So, you may be at the stage where you are considering a Self Invested Personal Pension (SIPP), and are now looking for that ‘deal clincher’. For some, one of the key draws to opening a SIPP is the tax benefits that it provides.
One of the major SIPP tax benefits is Government contributions. This simply means that anything you pay into your SIPP should be net of basic rate tax. Assuming you pay £800 into your SIPP, the government then contributes £200, so £1,000 is eligible in your SIPP.
But the good news doesn’t stop there, being a higher rate tax payer can also provide increased tax relief via self assessment.
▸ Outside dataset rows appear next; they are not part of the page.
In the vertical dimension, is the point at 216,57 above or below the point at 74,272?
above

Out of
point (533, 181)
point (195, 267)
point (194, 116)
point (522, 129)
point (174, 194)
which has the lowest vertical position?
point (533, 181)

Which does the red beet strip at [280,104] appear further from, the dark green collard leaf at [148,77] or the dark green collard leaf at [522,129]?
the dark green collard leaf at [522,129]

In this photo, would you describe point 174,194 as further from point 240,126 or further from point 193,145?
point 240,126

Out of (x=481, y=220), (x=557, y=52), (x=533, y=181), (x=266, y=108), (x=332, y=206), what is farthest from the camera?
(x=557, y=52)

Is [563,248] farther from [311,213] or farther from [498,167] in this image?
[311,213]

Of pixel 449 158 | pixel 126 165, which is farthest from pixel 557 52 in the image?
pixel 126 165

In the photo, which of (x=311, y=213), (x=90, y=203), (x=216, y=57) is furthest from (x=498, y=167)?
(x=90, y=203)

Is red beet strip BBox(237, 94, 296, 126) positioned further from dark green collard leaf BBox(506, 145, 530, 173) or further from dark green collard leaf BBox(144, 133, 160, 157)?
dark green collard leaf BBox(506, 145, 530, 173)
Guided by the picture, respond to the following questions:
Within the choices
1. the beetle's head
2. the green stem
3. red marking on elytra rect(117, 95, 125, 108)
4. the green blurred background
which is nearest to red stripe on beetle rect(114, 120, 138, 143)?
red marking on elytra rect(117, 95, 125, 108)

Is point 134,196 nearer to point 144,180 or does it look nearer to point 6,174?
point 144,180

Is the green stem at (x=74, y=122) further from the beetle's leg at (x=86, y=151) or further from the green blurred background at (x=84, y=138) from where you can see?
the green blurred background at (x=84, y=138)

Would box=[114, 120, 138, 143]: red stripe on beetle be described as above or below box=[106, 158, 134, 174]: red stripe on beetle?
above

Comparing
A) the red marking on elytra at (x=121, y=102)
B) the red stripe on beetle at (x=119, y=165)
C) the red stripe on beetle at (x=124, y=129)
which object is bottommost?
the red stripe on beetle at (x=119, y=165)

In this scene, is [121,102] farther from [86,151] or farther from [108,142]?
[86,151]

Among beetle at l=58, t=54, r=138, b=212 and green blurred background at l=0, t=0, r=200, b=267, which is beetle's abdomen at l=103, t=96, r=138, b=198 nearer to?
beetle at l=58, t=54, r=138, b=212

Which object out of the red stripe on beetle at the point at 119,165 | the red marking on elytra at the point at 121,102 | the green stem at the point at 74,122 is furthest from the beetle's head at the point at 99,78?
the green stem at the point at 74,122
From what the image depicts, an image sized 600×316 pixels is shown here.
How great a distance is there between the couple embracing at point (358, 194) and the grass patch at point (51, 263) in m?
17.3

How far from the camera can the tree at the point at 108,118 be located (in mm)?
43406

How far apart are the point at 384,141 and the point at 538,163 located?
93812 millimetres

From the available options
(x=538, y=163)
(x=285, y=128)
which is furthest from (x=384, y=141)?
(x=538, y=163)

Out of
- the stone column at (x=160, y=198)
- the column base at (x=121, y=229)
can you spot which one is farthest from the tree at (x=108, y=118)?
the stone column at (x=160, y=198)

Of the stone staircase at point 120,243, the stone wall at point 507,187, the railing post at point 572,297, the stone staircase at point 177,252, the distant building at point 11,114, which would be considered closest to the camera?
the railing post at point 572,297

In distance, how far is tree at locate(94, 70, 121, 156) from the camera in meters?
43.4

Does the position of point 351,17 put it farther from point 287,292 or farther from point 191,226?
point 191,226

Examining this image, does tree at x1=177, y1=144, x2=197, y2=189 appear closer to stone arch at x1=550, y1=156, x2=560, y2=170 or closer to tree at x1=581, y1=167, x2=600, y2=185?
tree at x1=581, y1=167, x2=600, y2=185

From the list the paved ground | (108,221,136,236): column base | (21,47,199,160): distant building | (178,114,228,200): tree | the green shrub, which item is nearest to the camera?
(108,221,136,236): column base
Continuing the above example, it is possible to claim £200 more back, which would mean your £1000 SIPP would have just cost £600.
Another key SIPP tax benefit is that as and when your money is invested in a SIPP, it can also grow free of Income Tax as well as Capital Gains Tax.
SIPP Tax Benefits – Key points
- Government automatically adds basic tax relief rate of 20%.
- Higher rate tax payers could claim back a further 20% or even 30% tax relief depending on whether you pay a 40% or 50% tax rate.
- Investments in a SIPP can grow free Income tax as well as UK Capital gains tax.
- As and when you turn 55, you are eligible to take a 25% lump sum completely tax free.